Tax Reduction (continued - p3 of 4)

Capital Gains Taxes

Capital gains taxes apply to all profits (over the original investment and/or expense) from the sale or exchange of precious metals, real estate and other capital assets. Gains from capital assets owned for less than one year are considered short-term capital gains, and are currently taxed at ordinary income tax rates. Long-term capital gains from assets which have been owned for at least one year are taxed at 0-28%, depending primarily on the level of income and tax bracket. The first $250,000 from the sale of a primary residence of at least two years is deductible, as is capital used to pay for business expenses (in which case gains are considered income, which can be deducted from income taxes). Capital losses are also deductible, but only up to $3000 annually. Taxable gains are not due until the year capital is traded or sold, and so long as capital assets are not sold or exchanged for more than the original investment, expense or value, neither income nor capital gains taxes are due.

Gift Taxes

Gift taxes are taxable to the donor at rates of up to 45%, and apply to gifts given during a donor's lifetime in exchange for nothing in return. A gift must be of "present interest", meaning recipients must be able to benefit from the gift that year, rather than some time in the future. The first $1,000,000 can be deducted from the unified credit, but this is used for both gift and estate taxes. If estate taxes are owed at death, the unified credit deduction is reduced by the amount already deducted from gift taxes during one's lifetime. Gifts given for medical or educational expenses of another or gifts to a spouse, political or tax-exempt organization are generally not liable for gift taxes, and a gift is not taxable as income (only income derived from a gift is considered income), so income taxes do not apply. Donors can also give up to the annual exclusion amount (currently $13,000) to as many individuals as they wish, gift and income tax free, and recipients are likewise not usually held liable for associated gift or income taxes.

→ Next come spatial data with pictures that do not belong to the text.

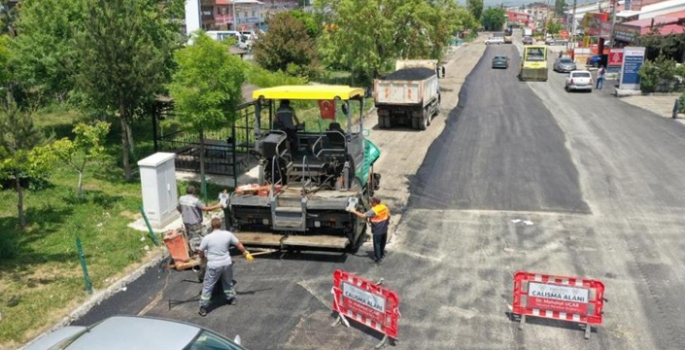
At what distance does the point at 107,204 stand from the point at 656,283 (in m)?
11.4

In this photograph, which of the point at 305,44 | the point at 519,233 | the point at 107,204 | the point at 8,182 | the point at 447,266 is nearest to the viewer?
the point at 447,266

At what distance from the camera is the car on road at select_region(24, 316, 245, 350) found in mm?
4867

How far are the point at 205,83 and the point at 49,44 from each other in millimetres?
7197

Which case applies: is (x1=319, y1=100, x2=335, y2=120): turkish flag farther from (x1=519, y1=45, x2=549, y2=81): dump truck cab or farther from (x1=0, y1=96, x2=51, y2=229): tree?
(x1=519, y1=45, x2=549, y2=81): dump truck cab

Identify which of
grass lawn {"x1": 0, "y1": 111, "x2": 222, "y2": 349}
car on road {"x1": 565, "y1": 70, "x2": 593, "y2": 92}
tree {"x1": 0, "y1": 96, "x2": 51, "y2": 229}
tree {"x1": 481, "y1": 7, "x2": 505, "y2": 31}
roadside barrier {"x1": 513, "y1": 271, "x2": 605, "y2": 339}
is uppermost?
tree {"x1": 481, "y1": 7, "x2": 505, "y2": 31}

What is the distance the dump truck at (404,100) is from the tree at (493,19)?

Estate and Inheritance Taxes

Estate and/or inheritance taxes are usually levied at rates of about 45-55% on taxable estates (of all money and assets combined) transferred to heirs upon one's death. In addition to the federal estate tax, some states (i.e., Connecticut, Indiana, Iowa, Kansas, Kentucky, Maryland, Nebraska, New Jersey, Oregon, Pennsylvania and Tennessee) also impose an estate or inheritance tax at their own rates. However the unified credit amount (currently at $3.5 million) is deductible from a taxable estate, so if the total taxable estate plus all taxable gifts during one's lifetime add up to less than the unified credit amount, there is no estate or inheritance tax liability. Estate and inheritance taxes, as well as probate can also be avoided by holding real estate, money, precious metals, antiques, life insurance policies and other assets in trust (although this is unnecessary unless the value of one's taxable estate is worth more than the unified credit amount). Giving children and loved ones what you want them to have (worth up to the annual exclusion amount for gifts during one's lifetime) before death may also be an effective and likely the most affordable method of reducing or even eliminating gift, as well as estate and inheritance taxes.